1.   grut zn. 'gruis, kleine dingen; verbrijzeld graan'
categorie:
waarschijnlijk erfwoord
Vnnl. gruit 'gort', gruyte, grutte 'gierst' [1599; Kil.], grut 'grof gemalen haver of boekweit' en grutten (mv). 'gerecht daarvan gekookt' in grutten 'gruttenpap' [ca. 1600; WNT], erten, boonen, grut en wortlen [1617; WNT], grut 'stukjes, brokjes, kleine dingetjes' in grut, gruys, schulpen of andere vuyligheyt 'stukjes, gruis, schelpen of andere verontreinigingen (in kalk)' [1663; WNT], grut beteekend al het geen klein gebrooken is [1681; WNT], kleyn grut 'uitschot, klein goed' [1691; WNT]; nnl. overdrachtelijk: het kleine grut 'de kinderen' [1840; WNT]; ook het verkleinwoord: grutjes met stroop 'pap van grutten met stroop' [1895; WNT].
Dit erfwoord verschijnt in het Nederlands tevens in de vormen gort, gries zie griesmeel, grit, gruwel in watergruwel, en gruit 'stof gebruikt bij bierbrouwen; bieraccijns; droesem', dat als oudste van deze varianten geattesteerd is: onl. gruit 'bieraccijns' [999; Slicher van Bath], grut 'stof bij bierbrouwen gebruikt; bieraccijns' [1159; Slicher van Bath]; misschien is gruis ook een van de vormen. In het Vroegnieuwnederlands worden gort, gruit en grut ook wel door elkaar gebruikt en is niet altijd duidelijk welke betekenis aan welke vorm moet worden toegekend.
Ohd. gruzzi (nhd. Grütze 'grutten, gort(epap)'); oe. grytt (ne. grits 'grutten, gort'); < pgm. *grutja- 'in grove stukjes gewreven, grof gemalen'. Hieruit met metathese bovendien: mnl. gorte, gurte, zie gort; mnd. gürte, gorte 'gort, grutten'. Daarnaast ablautend oe. grot 'klein deeltje' (ne. groats 'grutten, havergort') < pgm. *gruta- en on. grautr (nzw. gröt 'pap') uit pgm. *grauta-. Afleiding van pgm. *gr-ū-t-, waaruit: onl. gruit (zie boven); os. grūt 'gruit, gruitbier'; mhd. grūz '(zand)korrel' (nhd. Grauss); ofri. grēt 'zand'; oe. grūta (mv.) 'gort, meel' (ne. grout). Met andere ablaut pgm. *gr-eu-t-, waarbij: mnl. griet 'steengruis'; os. griot 'zand, zandkorrel' (mnd. grēt 'id.'); ohd. grioz 'id.' (nhd. Griess, zie griesmeel); oe. grēot 'zand, kiezel' (ne. grit '(steen)gruis; kloekheid'); on. grjót 'steen' (nzw. gryta 'stoofpan, ijzeren pot'); bij deze laatste groep ook Frankisch *greot, waaruit via het Frans gruis.

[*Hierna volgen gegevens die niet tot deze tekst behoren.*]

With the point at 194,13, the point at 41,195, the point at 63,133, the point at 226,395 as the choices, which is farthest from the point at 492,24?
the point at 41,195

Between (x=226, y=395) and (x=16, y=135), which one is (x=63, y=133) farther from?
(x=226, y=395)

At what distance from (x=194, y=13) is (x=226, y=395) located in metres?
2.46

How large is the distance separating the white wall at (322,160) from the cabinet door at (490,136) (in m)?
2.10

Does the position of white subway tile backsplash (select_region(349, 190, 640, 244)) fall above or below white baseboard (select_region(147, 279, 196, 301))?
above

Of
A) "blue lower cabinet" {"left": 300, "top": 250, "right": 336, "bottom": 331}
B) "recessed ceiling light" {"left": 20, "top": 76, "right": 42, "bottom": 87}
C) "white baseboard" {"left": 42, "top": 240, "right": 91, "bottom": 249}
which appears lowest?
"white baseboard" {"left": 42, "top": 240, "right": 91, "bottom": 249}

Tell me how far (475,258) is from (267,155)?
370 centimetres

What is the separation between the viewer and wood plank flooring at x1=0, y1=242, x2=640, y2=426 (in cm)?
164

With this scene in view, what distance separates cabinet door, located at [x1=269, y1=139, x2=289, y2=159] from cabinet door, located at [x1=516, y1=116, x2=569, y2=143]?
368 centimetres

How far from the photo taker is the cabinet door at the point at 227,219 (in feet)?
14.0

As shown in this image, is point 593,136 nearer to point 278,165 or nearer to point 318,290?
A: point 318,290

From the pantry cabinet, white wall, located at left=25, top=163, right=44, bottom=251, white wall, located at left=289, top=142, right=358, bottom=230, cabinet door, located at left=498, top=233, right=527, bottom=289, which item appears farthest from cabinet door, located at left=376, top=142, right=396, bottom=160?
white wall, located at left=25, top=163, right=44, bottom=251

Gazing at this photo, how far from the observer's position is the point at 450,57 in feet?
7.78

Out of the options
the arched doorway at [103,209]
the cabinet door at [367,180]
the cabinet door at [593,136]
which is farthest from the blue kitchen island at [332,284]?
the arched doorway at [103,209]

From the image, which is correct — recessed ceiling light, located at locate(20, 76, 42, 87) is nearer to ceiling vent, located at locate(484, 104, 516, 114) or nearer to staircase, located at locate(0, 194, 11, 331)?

Etymologie onduidelijk. Wrsch. verwant met: Litouws grūdas 'graan'; Kerkslavisch gruda 'aardklomp' (Russisch grúda, Tsjechisch hrouda); zonder d-suffix Welsh gro 'zand'; Oudcornish grou 'kiezel, gruis'; < pie. *ghr-eu-d- 'stuk wrijven', een uitbreiding bij pie. *gher- 'wrijven' (IEW 459-460), zie ook gruwen, en grond, en ook verwant met een andere uitbreiding, pie. *ghr-eu-bh, zie grof.
Volgens IEW bestaat er verband met het Germaanse bn. *graut-, zie groot, en Oudnoords grautr 'pap' (Nieuwzweeds gröt), omdat groot oorspronkelijk ook 'dik' en 'grofkorrelig' zou betekenen.
Ook Nieuwfrans gruau 'havergort, grutten', Oudfrans gruel, Gallo-Romaans *grutellum, met verkleinuitgang ontleend aan Frankisch *grūt; uit de Oudfranse vorm gruel Nederlands (water)gruwel 'dunne gortepap' en Engels gruel 'watergruwel, haverpap'.